• [Extract to read]
Customers in the New Smyrna Beach District are currently served under three rate schedules: Residential Service (NSB-RS), Commercial and Industrial Service (NSB-CI), and Commercial and Industrial Transportation Service (NSB-CITS). FPUC has proposed to eliminate the separate base rate schedules and service charges applicable to its New Smyrna Beach District customers and migrate these customers to the appropriate residential and commercial rate schedules and service charges applicable to all FPUC customers.
Combining the two districts will reduce the unnecessary duplication of costs associated with administering two sets of base rates and other tariff provisions.
The Commission has approved a similar proposal for Peoples Gas (Peoples) in its recent rate case. In 1997 Peoples acquired the West Florida Natural Gas Company; however, rates for the West Florida customers remained unchanged. In Peoples’ recent rate case, the Commission approved Peoples’ proposal to apply uniform rates and service charges to all customers, including customers formerly served by West Florida Gas. See Order No. 03-0038-FOF-GU, issued January 6, 2003, in Docket No. 020384-GU, In Re: Petition for Rate Increase by Peoples Gas System.
Staff recommends that FPUC’s proposal to eliminate the separate base rate schedules applicable to its New Smyrna Beach District customers and charge all customers under uniform base rate schedules should be approved. The consolidation will result in a uniform set of rates for all of FPUC’s customers, and will not result in a significant rate impact to current New Smyrna Beach district customers.
Issue 52: What is the appropriate monthly Pool Manager Service Charge?
Recommendation: The appropriate monthly Pool Manager Service Charge is $100. (Draper)
Staff Analysis: FPUC has not proposed to change the current monthly Pool Manager Service Charge of $100. This charge was approved in Order No. PSC-01-0073-TRF-GU, issued January 9, 2001, in Docket No. 000795-GU, In Re: Petition by Florida Public Utilities Company for approval of unbundled transportation Service.
FPUC provided cost data that support the current charge of $100. The charge is designed to cover FPUC’s cost to support the pool managers in providing transportation service to FPUC’s transportation-only customers. Specifically, FPUC provides daily reports to its pool managers specifying how much gas the pool managers must deliver to FPUC. This insures that the pool managers deliver the appropriate quantity of gas from the interstate pipeline to FPUC for delivery to its transportation-only customers.
Staff has reviewed the derivation of the Pool Manager Service Charge and believes that it is appropriate. Staff therefore recommends that the proposed charge be approved.
Recommendation: Yes. (Wheeler)
Staff Analysis: FPUC’s Large Volume Interruptible Service (LVIS) and the Large Volume Interruptible Transportation Service (LVITS) rate schedules have been closed to new customers since June 30, 1998, and there are no customers currently served under either rate schedule. Therefore, staff recommends that the schedules be eliminated from FPUC’s tariff, as proposed by the company.
Issue 54: What is the appropriate fee for transportation customers who change their pool managers?

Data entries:
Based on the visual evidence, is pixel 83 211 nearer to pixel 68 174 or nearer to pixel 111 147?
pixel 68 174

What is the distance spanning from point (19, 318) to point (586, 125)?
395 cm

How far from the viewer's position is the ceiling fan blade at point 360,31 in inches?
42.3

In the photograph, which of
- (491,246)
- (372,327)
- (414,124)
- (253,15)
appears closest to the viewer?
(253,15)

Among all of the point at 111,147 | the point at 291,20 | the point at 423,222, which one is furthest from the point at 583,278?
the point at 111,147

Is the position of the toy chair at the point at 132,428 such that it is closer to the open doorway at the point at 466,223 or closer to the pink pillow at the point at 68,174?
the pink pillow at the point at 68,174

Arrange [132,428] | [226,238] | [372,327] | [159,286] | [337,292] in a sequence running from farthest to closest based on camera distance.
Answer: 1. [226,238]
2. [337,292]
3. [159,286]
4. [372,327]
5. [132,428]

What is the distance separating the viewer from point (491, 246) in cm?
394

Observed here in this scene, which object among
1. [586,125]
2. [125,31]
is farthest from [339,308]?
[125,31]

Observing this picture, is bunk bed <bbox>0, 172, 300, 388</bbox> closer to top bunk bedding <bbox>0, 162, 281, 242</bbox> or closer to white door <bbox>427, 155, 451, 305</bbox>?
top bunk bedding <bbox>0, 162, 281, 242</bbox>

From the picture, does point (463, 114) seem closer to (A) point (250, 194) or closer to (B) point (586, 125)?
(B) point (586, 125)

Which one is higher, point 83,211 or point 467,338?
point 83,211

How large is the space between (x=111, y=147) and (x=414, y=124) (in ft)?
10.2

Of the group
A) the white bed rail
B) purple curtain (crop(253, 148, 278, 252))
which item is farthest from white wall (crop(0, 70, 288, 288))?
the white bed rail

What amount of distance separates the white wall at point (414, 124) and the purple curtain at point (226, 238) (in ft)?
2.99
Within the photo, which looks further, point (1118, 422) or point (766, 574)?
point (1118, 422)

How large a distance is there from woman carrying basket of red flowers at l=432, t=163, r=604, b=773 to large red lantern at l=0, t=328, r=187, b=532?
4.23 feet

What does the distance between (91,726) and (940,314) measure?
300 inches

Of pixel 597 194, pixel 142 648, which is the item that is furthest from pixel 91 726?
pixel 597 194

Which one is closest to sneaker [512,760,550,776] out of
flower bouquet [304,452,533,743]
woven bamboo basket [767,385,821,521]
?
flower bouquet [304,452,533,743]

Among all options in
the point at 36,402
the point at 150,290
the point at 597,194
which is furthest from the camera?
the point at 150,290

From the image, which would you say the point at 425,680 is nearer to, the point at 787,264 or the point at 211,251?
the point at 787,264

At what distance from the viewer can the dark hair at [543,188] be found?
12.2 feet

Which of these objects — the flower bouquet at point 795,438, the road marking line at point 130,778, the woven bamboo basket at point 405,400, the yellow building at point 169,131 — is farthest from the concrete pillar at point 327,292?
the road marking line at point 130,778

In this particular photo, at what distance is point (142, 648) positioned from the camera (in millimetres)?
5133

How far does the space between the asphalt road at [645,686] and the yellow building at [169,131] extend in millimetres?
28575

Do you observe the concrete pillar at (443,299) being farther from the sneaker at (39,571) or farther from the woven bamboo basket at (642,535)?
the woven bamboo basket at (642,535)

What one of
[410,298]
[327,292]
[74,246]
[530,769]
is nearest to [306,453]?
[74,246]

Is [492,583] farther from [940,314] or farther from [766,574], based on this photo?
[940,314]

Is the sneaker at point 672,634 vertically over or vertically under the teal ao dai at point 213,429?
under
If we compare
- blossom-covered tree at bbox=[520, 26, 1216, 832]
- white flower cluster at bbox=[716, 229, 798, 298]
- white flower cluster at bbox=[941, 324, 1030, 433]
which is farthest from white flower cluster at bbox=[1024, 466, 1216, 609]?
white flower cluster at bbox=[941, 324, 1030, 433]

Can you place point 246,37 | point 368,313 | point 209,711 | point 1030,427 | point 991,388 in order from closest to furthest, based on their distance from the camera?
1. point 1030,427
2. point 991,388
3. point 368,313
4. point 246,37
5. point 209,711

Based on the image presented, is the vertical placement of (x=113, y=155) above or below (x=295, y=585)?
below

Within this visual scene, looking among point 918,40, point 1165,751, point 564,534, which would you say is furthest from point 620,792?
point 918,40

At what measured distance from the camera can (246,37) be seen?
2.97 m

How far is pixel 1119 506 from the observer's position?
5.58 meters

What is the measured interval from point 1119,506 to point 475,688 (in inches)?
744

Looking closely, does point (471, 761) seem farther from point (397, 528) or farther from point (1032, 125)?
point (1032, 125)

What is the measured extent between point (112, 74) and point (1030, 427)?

• [Exercise instructions]
1 – List each rate schedule that the rate case extract names along with its abbreviation.
2 – Output the section of the rate case extract starting at "Staff recommends that FPUC’s" and ending at "Beach district customers.".
Rely only on the text when working with the material.

• [Exercise answers]
1 –
- Residential Service (NSB-RS)
- Commercial and Industrial Service (NSB-CI)
- Commercial and Industrial Transportation Service (NSB-CITS)
- Large Volume Interruptible Service (LVIS)
- Large Volume Interruptible Transportation Service (LVITS)

2 –
Staff recommends that FPUC’s proposal to eliminate the separate base rate schedules applicable to its New Smyrna Beach District customers and charge all customers under uniform base rate schedules should be approved. The consolidation will result in a uniform set of rates for all of FPUC’s customers, and will not result in a significant rate impact to current New Smyrna Beach district customers.